Por: Alex Albuquerque
Mais de duzentos relatos de moradores da favela da Maré, no Rio de Janeiro, solicitam que a Justiça interceda contra operações policiais abusivas. Neste ano, 27 pessoas morreram em decorrência dessas ações
“Um dia, eu estava na escola, no pátio, fazendo educação física. Aí, de repente, o helicóptero passou dando tiro pra baixo. Todo mundo correu para o canto da arquibancada”, escreveu um garoto. Esse é o conteúdo de uma das mais de 200 cartas anônimas enviadas em 2019 para o Tribunal de Justiça do Rio de Janeiro por moradores da favela da Maré para denunciar os excessos da política de segurança do governador Wilson Witzel. Em todas elas, o que se lê são histórias de violência indiscriminada. Mais: pedem respeito à favela, às crianças e aos trabalhadores. Há demonstrações de medo. E de muita tristeza.

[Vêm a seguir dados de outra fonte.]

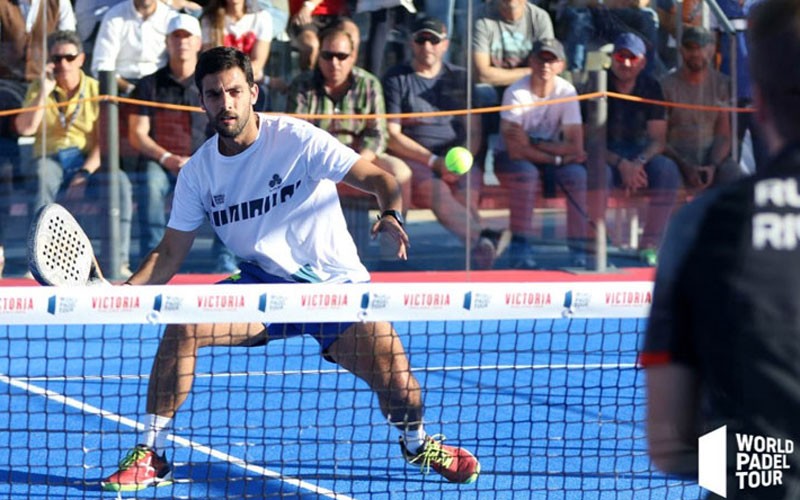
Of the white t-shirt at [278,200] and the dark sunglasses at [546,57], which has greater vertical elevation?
the dark sunglasses at [546,57]

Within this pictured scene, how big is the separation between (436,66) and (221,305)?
621 centimetres

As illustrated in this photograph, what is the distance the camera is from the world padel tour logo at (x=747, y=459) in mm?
2082

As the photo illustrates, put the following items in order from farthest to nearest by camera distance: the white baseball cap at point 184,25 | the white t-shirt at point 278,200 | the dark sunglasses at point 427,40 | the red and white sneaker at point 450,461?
the dark sunglasses at point 427,40
the white baseball cap at point 184,25
the white t-shirt at point 278,200
the red and white sneaker at point 450,461

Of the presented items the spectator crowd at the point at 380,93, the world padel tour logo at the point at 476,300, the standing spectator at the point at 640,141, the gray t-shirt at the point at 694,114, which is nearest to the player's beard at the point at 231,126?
the world padel tour logo at the point at 476,300

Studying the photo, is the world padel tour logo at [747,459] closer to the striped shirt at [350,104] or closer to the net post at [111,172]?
the striped shirt at [350,104]

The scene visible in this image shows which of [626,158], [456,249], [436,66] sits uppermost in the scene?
[436,66]

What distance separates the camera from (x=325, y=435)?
20.9 ft

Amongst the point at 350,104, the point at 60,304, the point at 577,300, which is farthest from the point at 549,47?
the point at 60,304

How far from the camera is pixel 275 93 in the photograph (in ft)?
33.8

As cartas denunciam operações policiais em que agentes da lei entram nos barracos, sem mandato judicial, reviram tudo e agridem moradores, além de impedir o trânsito livre dentro das comunidades, inviabilizando o trabalho nas creches, escolas e postos de saúde. “A forma de bater na nossa residência já é assustadora, batem, quase derrubam a porta e fazem uma zona nas casas dos moradores que estão trabalhando. Até quando estamos em casa, somos reféns do esculacho que fazem com a gente que mora na favela”, registra um dos textos escritos pelas crianças e enviados ao Tribunal.
Escolas atacadas
No conjunto de favelas da Maré sobrevivem 147 mil pessoas, que solicitam socorro das autoridades desde junho de 2016, quando houve uma nefasta operação policial, no período noturno, no interior da comunidade. Uma fortuita ação do plantão judiciário impediu a continuidade desse tipo de procedimento. No ano seguinte, ocorreram 41 operações policiais cujas consequências foram vinte mortes. Os moradores entraram com uma ação civil pública para diminuir os danos causados durante as ações. Em 2018, as operações caíram pela metade, com 19 mortes. Esse ano, no entanto, o Tribunal decidiu suspender a ação argumentando que os governos democraticamente eleitos têm direito de definir suas políticas públicas de segurança, sem intervenção do Judiciário. Tragédia anunciada. No dia 6 de maio, oito jovens foram mortos com indícios de execução sumária na favela Conjunto Esperança.
A ONG Redes da Maré, que produz relatórios que notificam a Ouvidoria e a Defensoria Pública do estado, juntou as 200 cartas a um documento no qual acentua a importância de a Justiça rever sua decisão e tomar alguma medida que altere a forma de atuação das forças policiais. Segundo Lidiane Malanquini, do Eixo de Direito a Segurança Pública, “a Justiça não pode se restringir apenas a um diálogo entre moradores e a policia. É importante que todo o poder público se envolva na discussão sobre políticas de segurança”.
Cartas de crianças denunciam operações policiais em que agentes da lei entram nos barracos sem mandado, reviram tudo e agridem moradores
O governador Wilson Witzel demonstra postura rude e belicista, e sua política de segurança se baseia na lógica de guerra e no enfrentamento armado das organizações criminosas. Ao cercar os bandidos, acaba encurralando dentro de suas casas moradores que não têm nada a ver com práticas de crime. “Existem crianças e jovens dentro da comunidade que sonham em se formar médicos, advogados, professores, mas os sonhos são interrompidos quando as ações policiais impedem as aulas”, diz um trecho de outra carta.
Infelizmente, apesar de os juízes levarem a sério, como era de se esperar, todas as denúncias, o Poder Judiciário, em sua própria definição, pouco pode fazer – para atuar, ele precisa ser provocado. Tal provocação teria de vir da própria polícia (o que é óbvio que não acontecerá) ou do Ministério Público por meio de uma denúncia devidamente formalizada. Assim, os moradores, se não quiserem morrer em decorrência da violência de Estado, vão ter de entrar com outra ação. Enquanto isso, a favela da Maré continua diuturnamente à mercê de sua própria sorte.